The Student Newspaper of DePaul University

The DePaulia

The Student Newspaper of DePaul University

The DePaulia

Indie Burger: Chicago’s alternative burger

Chicago is home to many burger joints but few are as unique and healthy as Indie Burger. Located only a short walk from the Redlines’ Belmont stop, the restaurant’s burgers are made solely out of organic and all-natural ingredients, most which are from local Midwestern farms.

Indie Burger’s owner Cyrus Rab, a Chicago lawyer and self professed burger fan chose to open the restaurant nine months ago after growing tired of the number of similarly styled burger restaurants.

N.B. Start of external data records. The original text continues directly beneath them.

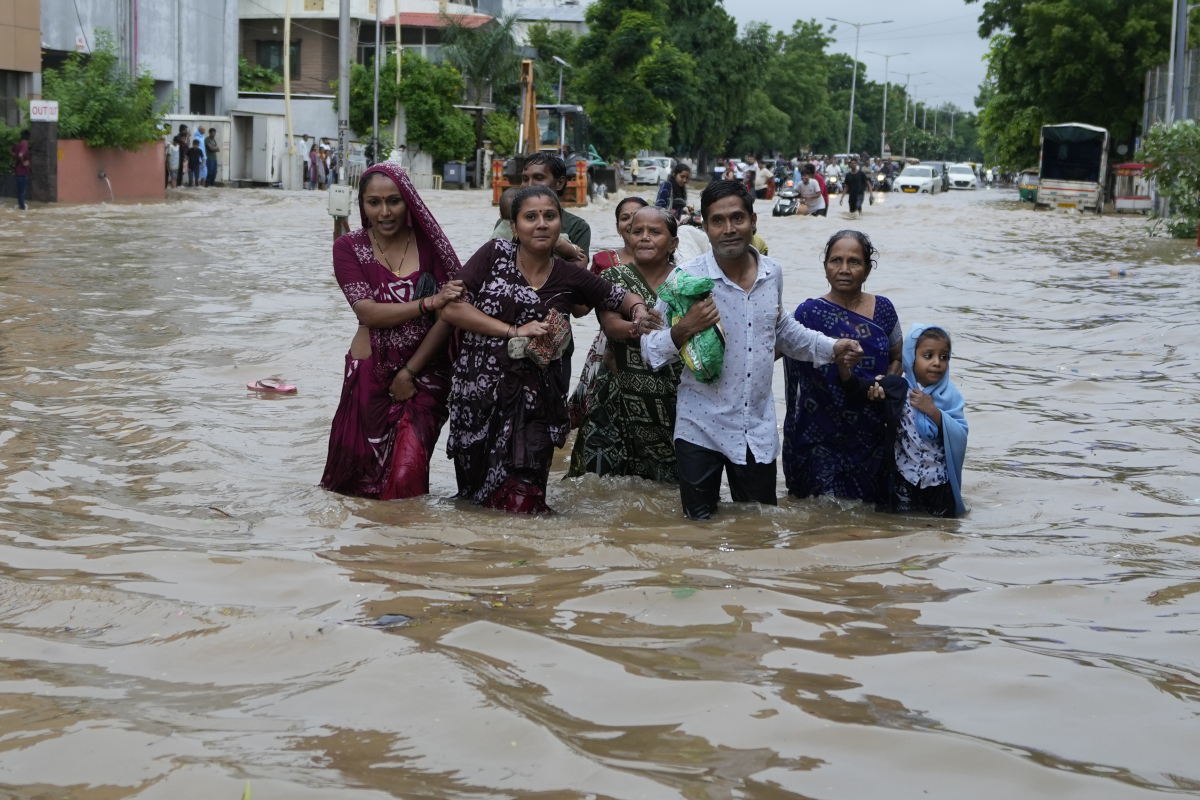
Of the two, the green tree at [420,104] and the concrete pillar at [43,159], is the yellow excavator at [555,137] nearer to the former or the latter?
the green tree at [420,104]

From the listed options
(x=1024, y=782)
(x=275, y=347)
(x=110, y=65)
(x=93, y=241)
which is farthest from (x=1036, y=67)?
(x=1024, y=782)

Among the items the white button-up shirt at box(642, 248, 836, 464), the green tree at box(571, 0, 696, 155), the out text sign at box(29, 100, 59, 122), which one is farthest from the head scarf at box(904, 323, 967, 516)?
the green tree at box(571, 0, 696, 155)

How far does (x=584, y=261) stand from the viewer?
20.6ft

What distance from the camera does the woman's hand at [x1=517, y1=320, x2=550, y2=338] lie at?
5270mm

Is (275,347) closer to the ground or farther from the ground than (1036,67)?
closer to the ground

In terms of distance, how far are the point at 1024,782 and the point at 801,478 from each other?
3.05m

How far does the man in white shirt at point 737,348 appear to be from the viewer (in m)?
5.14

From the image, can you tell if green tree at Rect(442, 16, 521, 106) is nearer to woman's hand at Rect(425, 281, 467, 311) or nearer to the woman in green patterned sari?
the woman in green patterned sari

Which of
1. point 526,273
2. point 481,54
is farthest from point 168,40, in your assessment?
point 526,273

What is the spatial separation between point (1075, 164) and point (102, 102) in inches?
1066

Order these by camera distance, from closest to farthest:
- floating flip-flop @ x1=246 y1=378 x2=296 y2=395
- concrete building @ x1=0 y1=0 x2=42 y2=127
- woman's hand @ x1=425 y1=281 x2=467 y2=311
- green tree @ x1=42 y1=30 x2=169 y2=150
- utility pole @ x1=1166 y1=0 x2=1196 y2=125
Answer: woman's hand @ x1=425 y1=281 x2=467 y2=311 < floating flip-flop @ x1=246 y1=378 x2=296 y2=395 < concrete building @ x1=0 y1=0 x2=42 y2=127 < green tree @ x1=42 y1=30 x2=169 y2=150 < utility pole @ x1=1166 y1=0 x2=1196 y2=125

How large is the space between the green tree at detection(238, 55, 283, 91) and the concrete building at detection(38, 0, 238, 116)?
5.70 meters

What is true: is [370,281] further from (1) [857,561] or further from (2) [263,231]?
(2) [263,231]

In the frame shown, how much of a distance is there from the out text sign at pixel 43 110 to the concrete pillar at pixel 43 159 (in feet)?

“I got sick of seeing all these burger places selling the same exact thing so I decided to open an alternative burger place where everything we use is organic,” Rab said, pausing for a moment. He then pointed to the ketchup and mustard bottles on the table. “Even the ketchup and mustard.”

But Indie Burger’s indie ethos doesn’t only extend to its food, but to music as well. The restaurant is plastered with various band posters and even features a board that promotes upcoming indie shows. The restaurant is fairly involved with the Chicago indie music scene and is one of the official sponsors of Tomorrow Never Knows, a winter indie music festival.

“We’re actually going to be feeding most of the musicians playing at the festival,” said Rab.

Many indie musicians are in turn also fans of Indie Burger. Members of the band Wilco once ordered the restaurant’s burgers up to their loft before a show and are known to visit on occasion. Even rapper Lupe Fiasco has dined at the restaurant.

Indie Burger also prides itself on being green and environmentally friendly. Everything in the restaurant is recycled or used in compost. Even the chairs are made out of recycled soda bottles.

Besides burgers, the restaurant also offers other options, including sandwiches, gyros, and milkshakes, all-natural or organic as well. There are even gluten-free and vegan options.

Serving food made solely from organic ingredients may be healthier but it does have an economic downside- making everything organic comes at a cost to the restaurant.

“My food costs are twice as much compared to some other places. This also makes the food a little more expensive to the customers,” said Rab. “But we do offer more value compared to other places.”

Nevertheless there seems to be a steady flow of customers entering and exiting the alternative burger joint the place is sure to stay busy.

“You know how you have mainstream music and then you have indie music? Well we’re the indie of the burger world.”